WATER DROPS ON BURNING ROCKS(Gouttes d’eau sur pierres brûlantes)
(director/writer: Francois Ozon; screenwriter: from a play “Tropfen Auf Heisse Steine” by Rainer Werner Fassbinder; cinematographer: Jeanne Lapoirie; editor: Laurence Bawedin; cast: Bernard Giraudeau (Leopold Bluhm), Malik Zidi (Franz), Ludivine Sagnier (Anna Levine), Anna Thomson (Vera); Runtime: 82; Zeitgeist Films; 1999-France)
“It’s a film that should satisfy followers of both Fassbinder and Ozon.”

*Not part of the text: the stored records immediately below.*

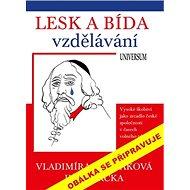Lesk a bída vzdělávání: vysoké školství jako zrcadlo české společnosti v časech volného trhu - Kniha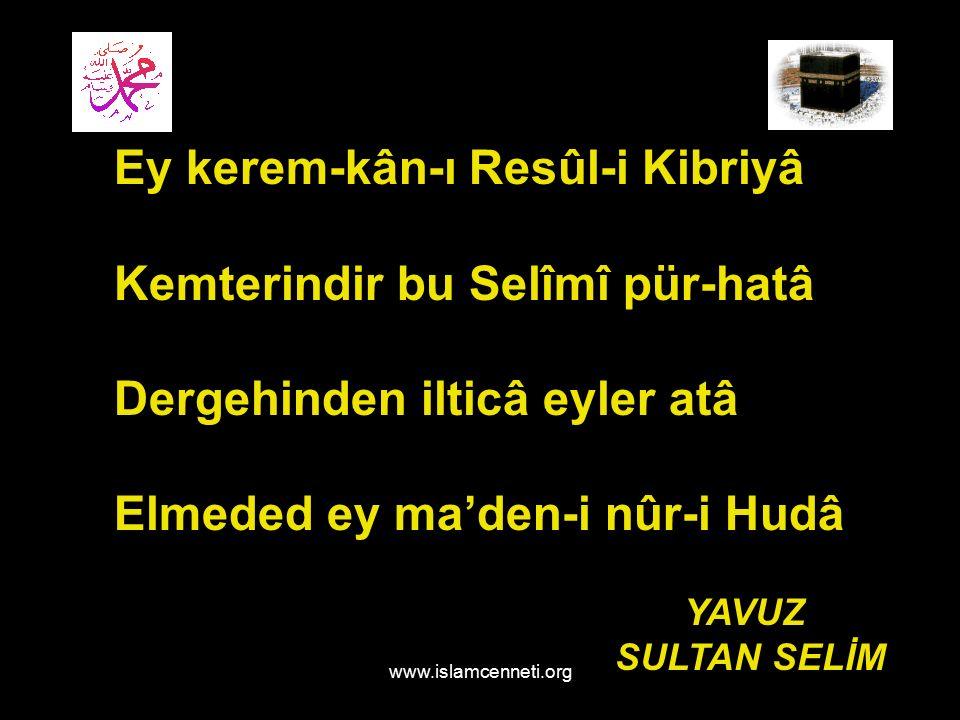 www.islamcenneti.org Ey kerem-kân-ı Resûl-i Kibriyâ Kemterindir bu Selîmî pür-hatâ Dergehinden ilticâ eyler atâ Elmeded ey ma'den-i nûr-i Hudâ YAVUZ SULTAN SELİM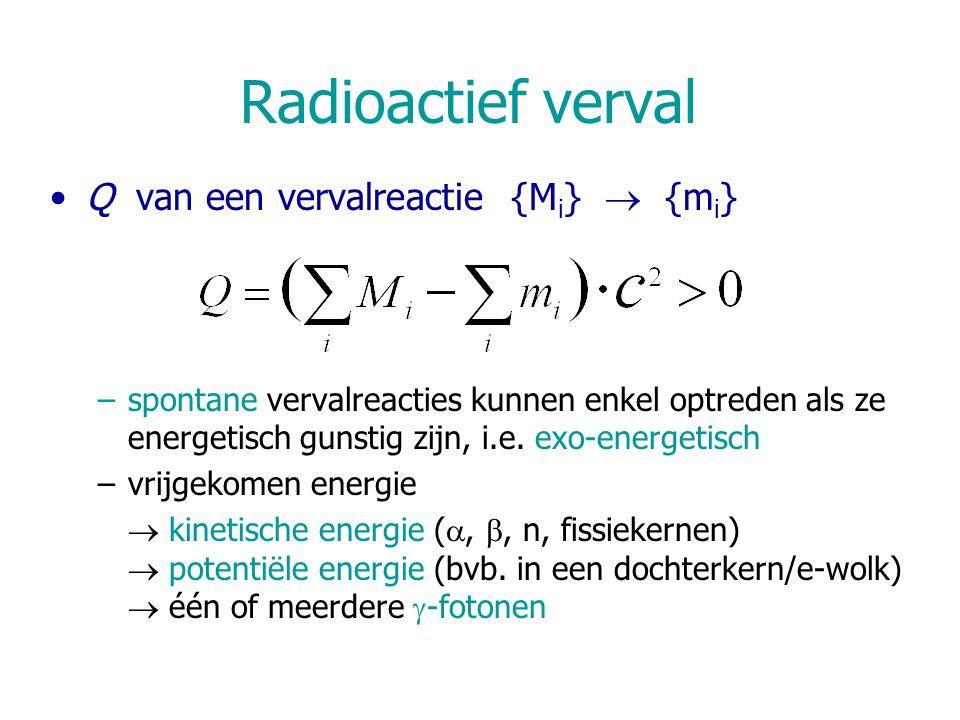 Radioactief verval Q van een vervalreactie {M i }  {m i } –spontane vervalreacties kunnen enkel optreden als ze energetisch gunstig zijn, i.e. exo-en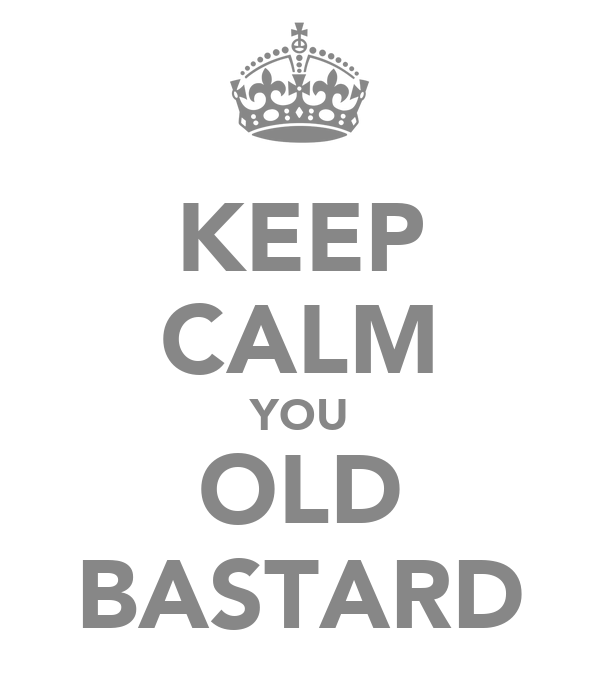 KEEP CALM YOU OLD BASTARD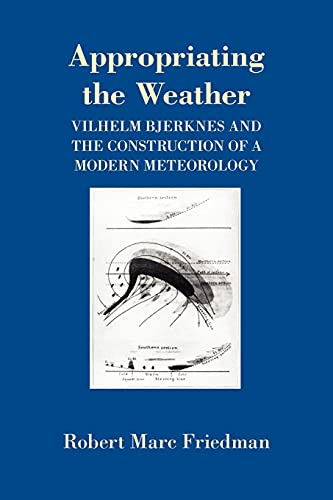 9780801481604: Appropriating the Weather: Vilhelm Bjerknes and the Construction of a Modern Meteorology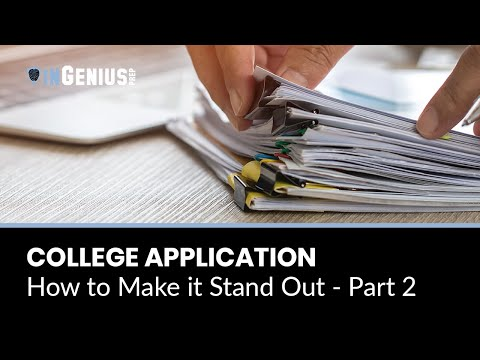 College Application: How to Make it Stand Out - Part 2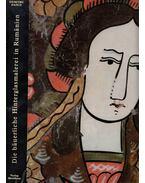 Die bäuerliche Hinterglasmalerei in Rumänien - Dancu, Juliana, Dancu, Dumitru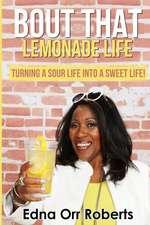 Bout That Lemonade Life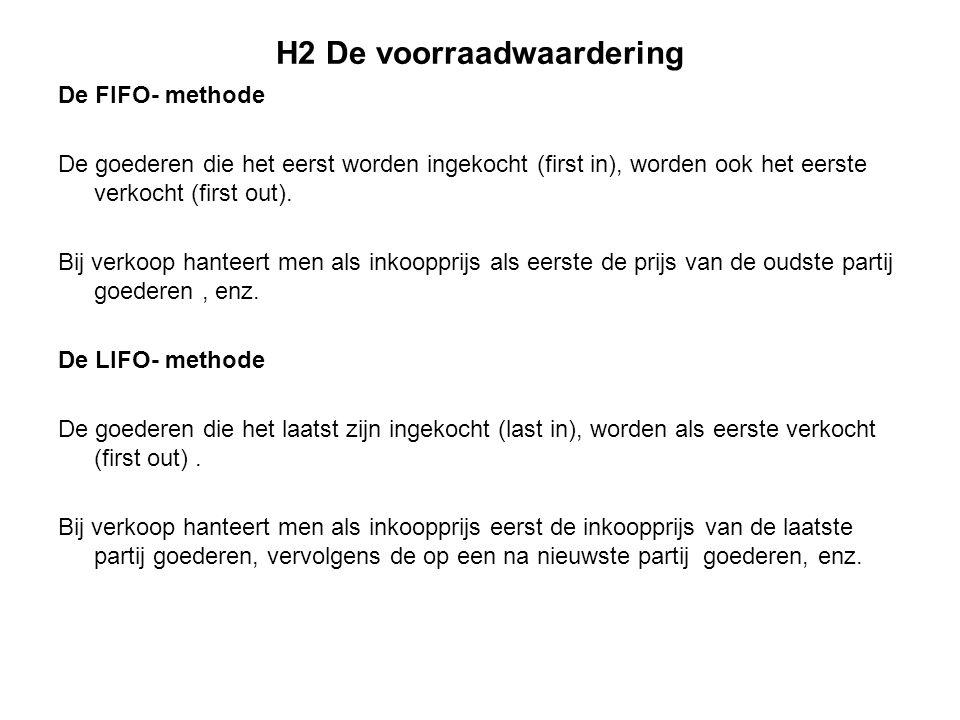 H2 De voorraadwaardering De FIFO- methode De goederen die het eerst worden ingekocht (first in), worden ook het eerste verkocht (first out). Bij verko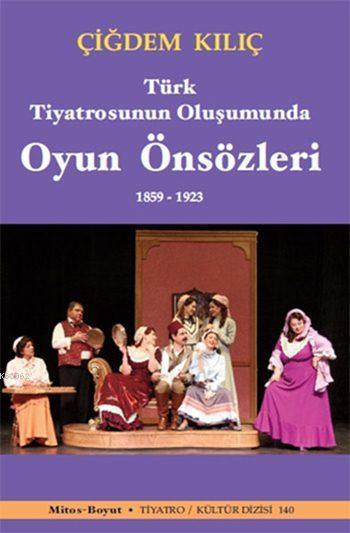 Türk Tiyatrosunun Oluşumunda Oyun Önsözleri 1859 - 1923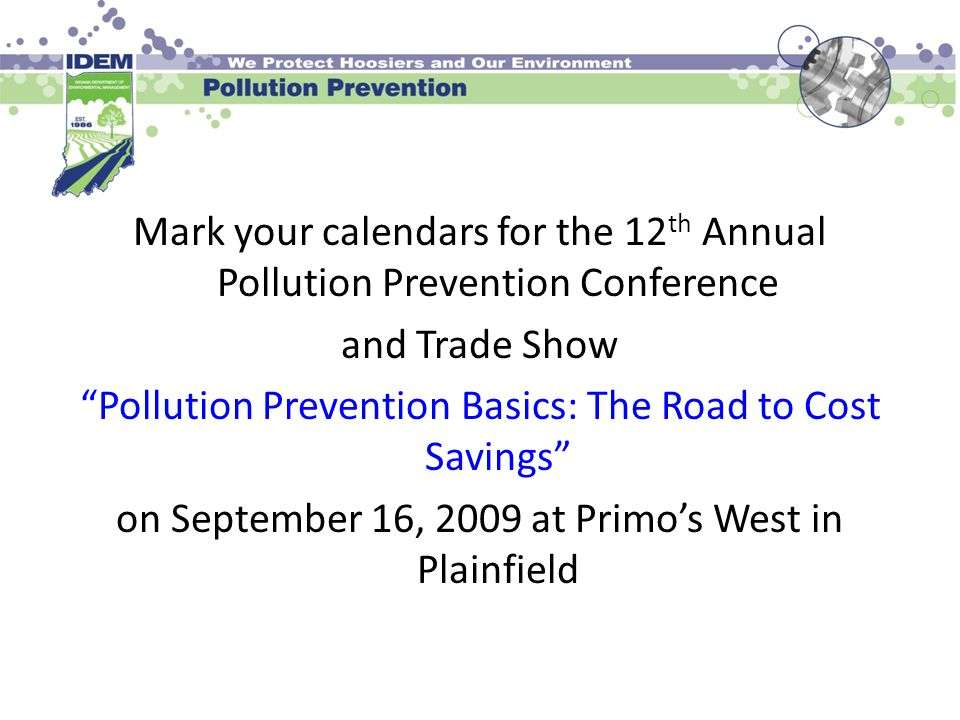 Mark your calendars for the 12 th Annual Pollution Prevention Conference and Trade Show Pollution Prevention Basics: The Road to Cost Savings on September 16, 2009 at Primo's West in Plainfield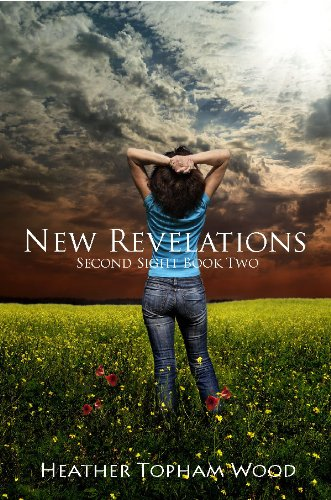 New Revelations: Second Sight Book Two by Heather Topham Wood
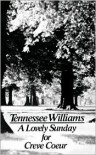 A Lovely Sunday For Creve Coeur - Tennessee Williams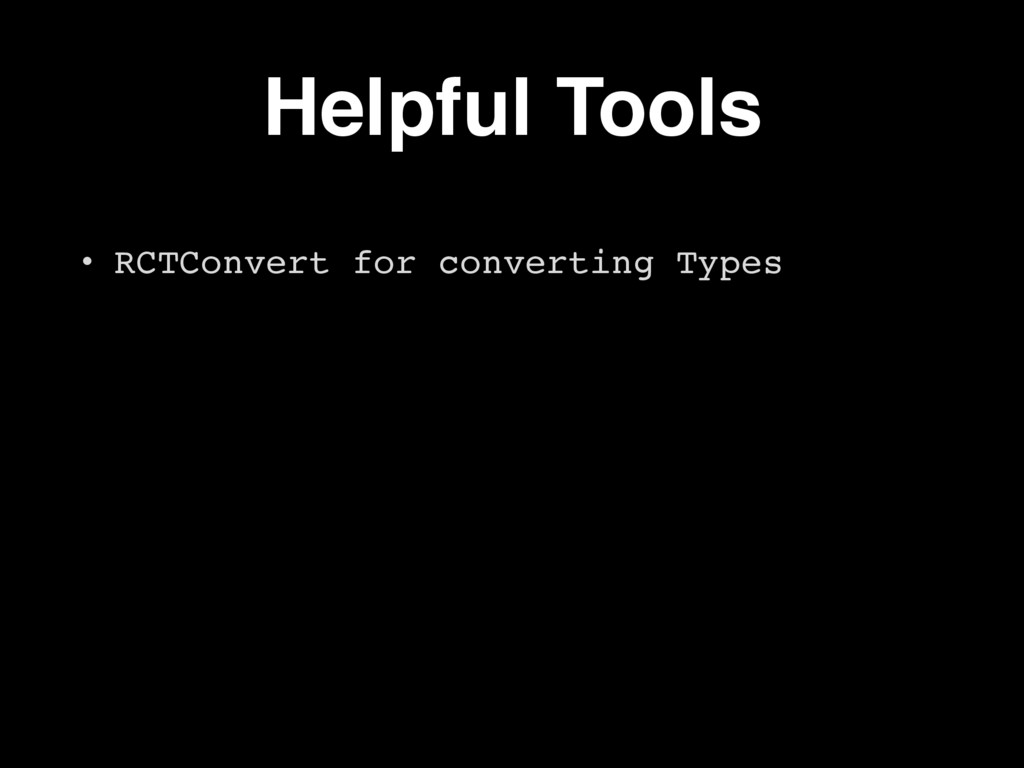 Helpful Tools • RCTConvert for converting Types
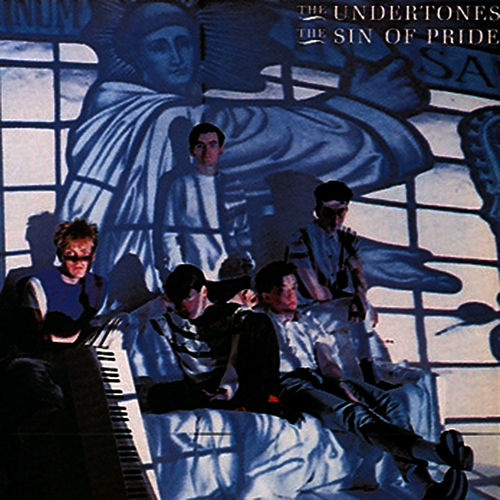 The Sin of Pride by The Undertones
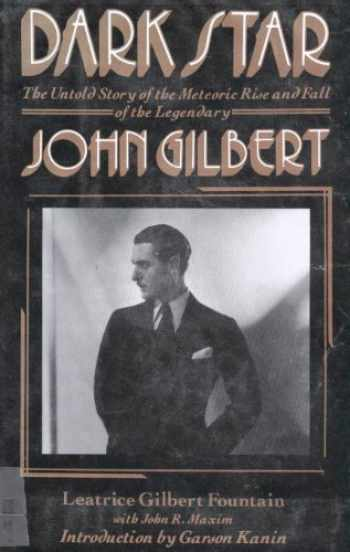 9780312182755-0312182759-Dark Star: The Untold Story of the Meteoric Rise and Fall of Legendary Silent Screen Star John Gilbert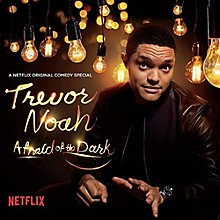 Trevor Noah - Afraid Of The Dark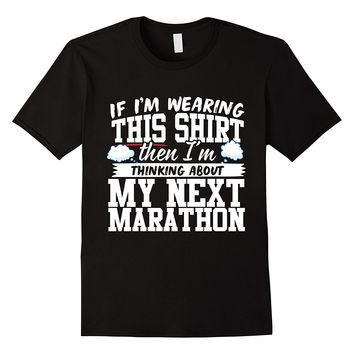 I'm Thinking About My Next Marathon T-Shirt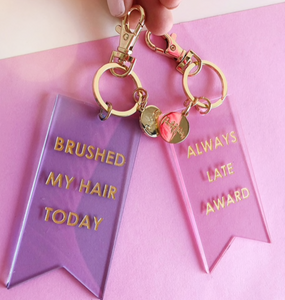 Brush My Hair Today Keychain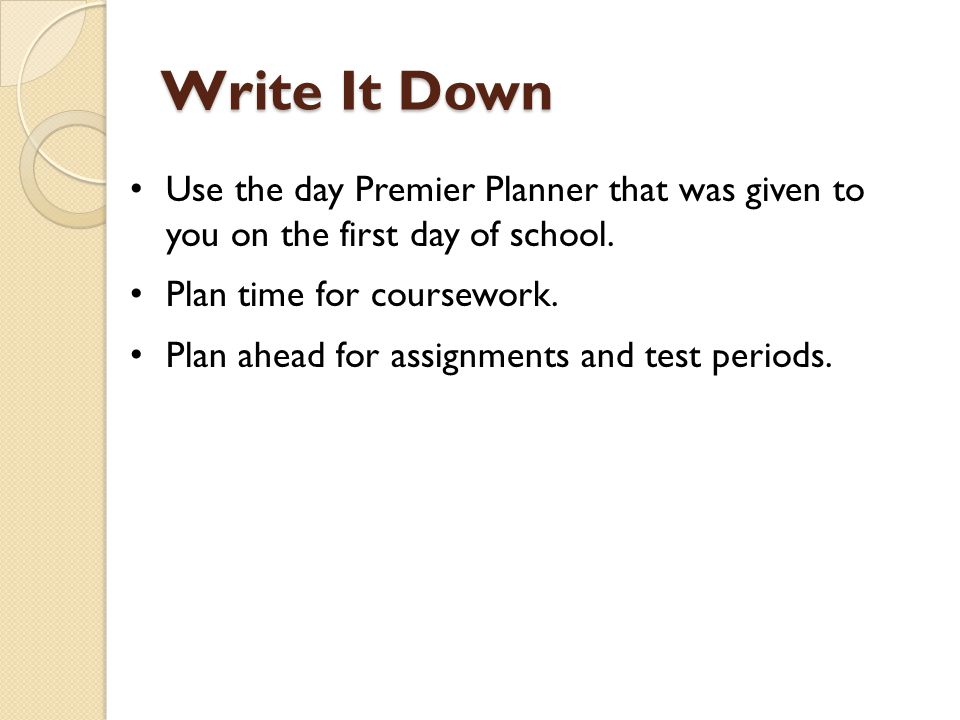 Write It Down Use the day Premier Planner that was given to you on the first day of school. Plan time for coursework. Plan ahead for assignments and t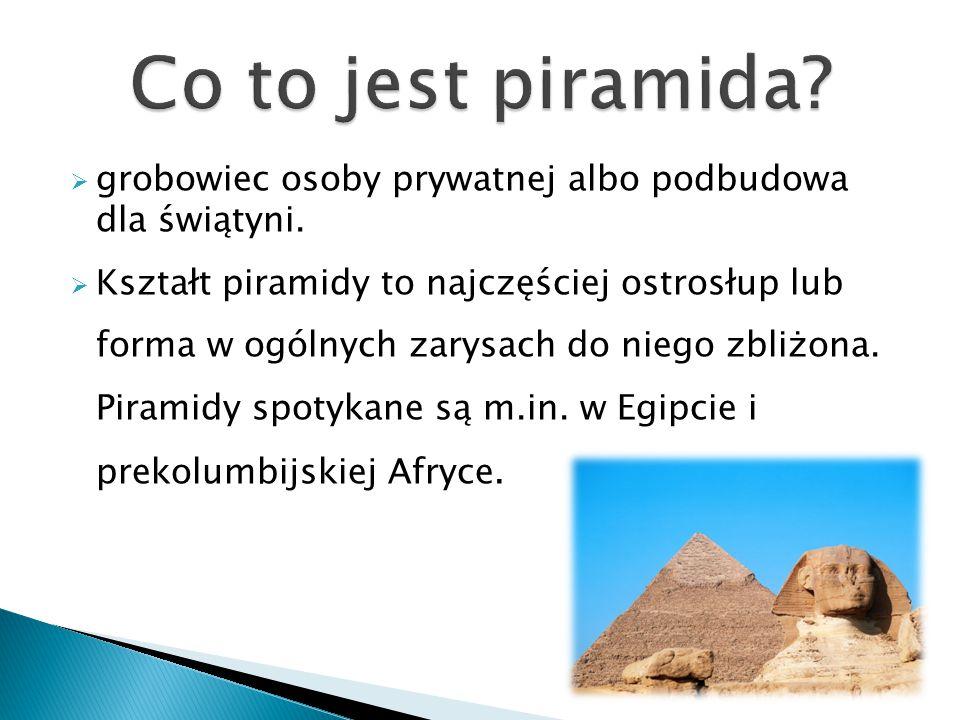 Co to jest piramida grobowiec osoby prywatnej albo podbudowa dla świątyni.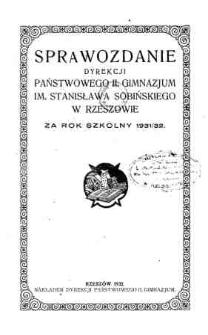Sprawozdanie Dyrekcji Państwowego II Gimnazjum im. Stanisława Sobińskiego w Rzeszowie za rok szkolny 1931/32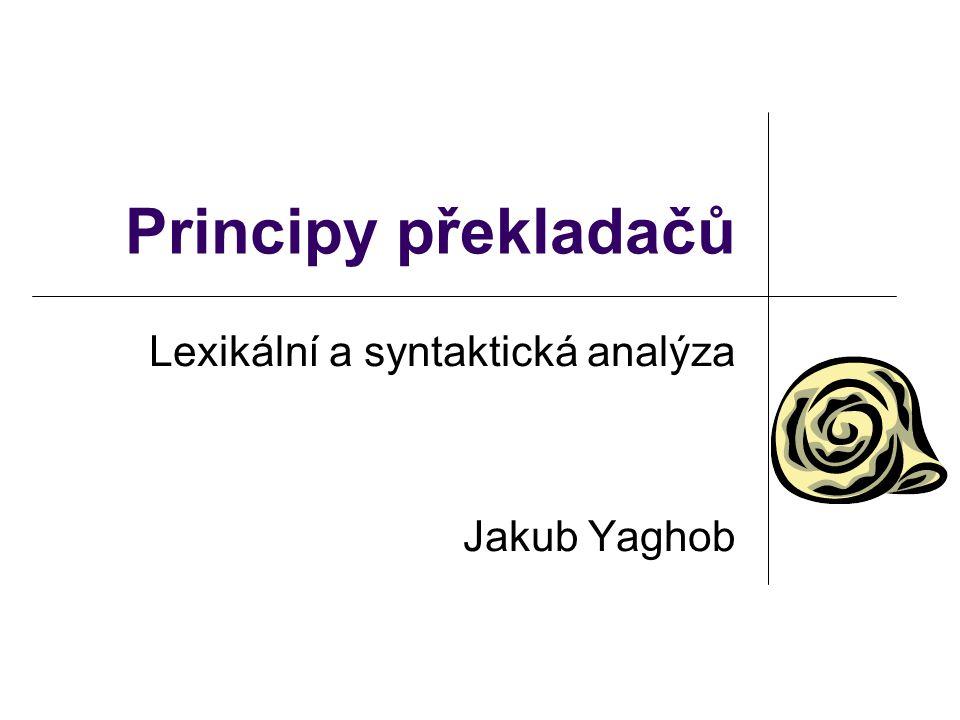 Lexikální a syntaktická analýza Jakub Yaghob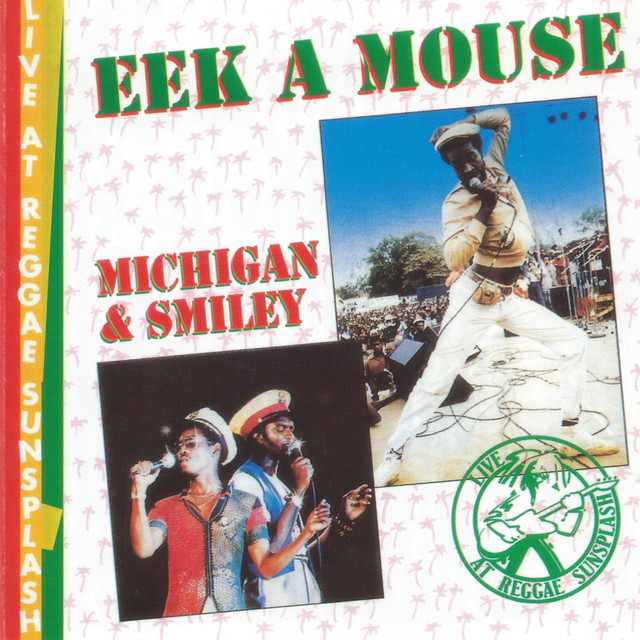 Eek a Mouse / Michigan & Smiley - Live at Reggae Sunsplash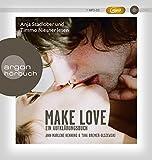 Make Love (MP3-Ausgabe): Ein Aufklärungshörbuch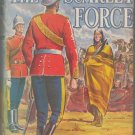 The Scarlet Force by T. Morris Longstreth SMC The Making Of The Mounted Police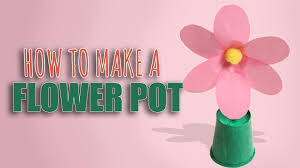 how to make flower pot learn art and craft diy decorated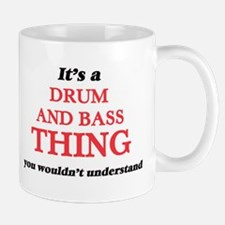 It's a Drum And Bass thing, you wouldn&#3 Mugs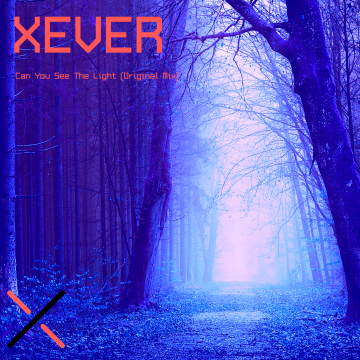 XEVERmusic - Can You See The Light (Original Mix) Artwork
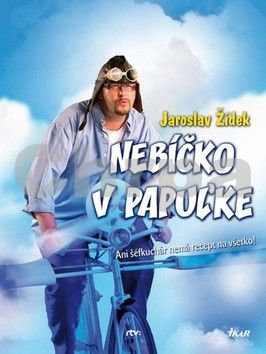 Jaroslav Žídek: Nebíčko v papuľke - Ani šéfkuchár nemá recept na všetko! (slovensky) cena od 180 Kč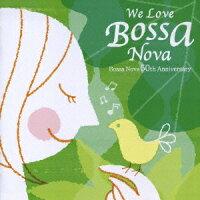 WE_LOVE_BOSSA_NOVA���ܥ����Υ���50th���˥��������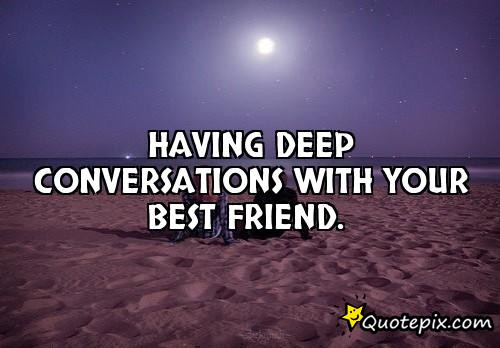 Quotes about Deep conversation (62 quotes)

Reviewed by Dennis Schwartz
The 32-year-old French enfant terrible François Ozon revives a play that Rainer Werner Fassbinder wrote at 19 that was never produced in his lifetime. Water Drops on Burning Rocks is an unsentimental love story farce set in the Berlin of the early 1970s, but with French dialogue and the poet Rilke sometimes quoted by the characters. It’s a movie fascinated by the power of sex and by the overall human condition rather than with any particular human being. It’s armed with a stinging comical dialogue and it’s a gabby melodrama that presents a dreamland scenario in the surreal setting of a luxuriously decorated apartment. It is obviously in parts autobiographical of Fassbinder (he committed suicide in 1982, at the age of 36, after directing some 40-odd films and as a teen was reputedly a prostitute with a male clientele). Malik Zidi plays the 20-year-old Franz — a name used by the German director in his films as an alter ego. The film is divided into four acts.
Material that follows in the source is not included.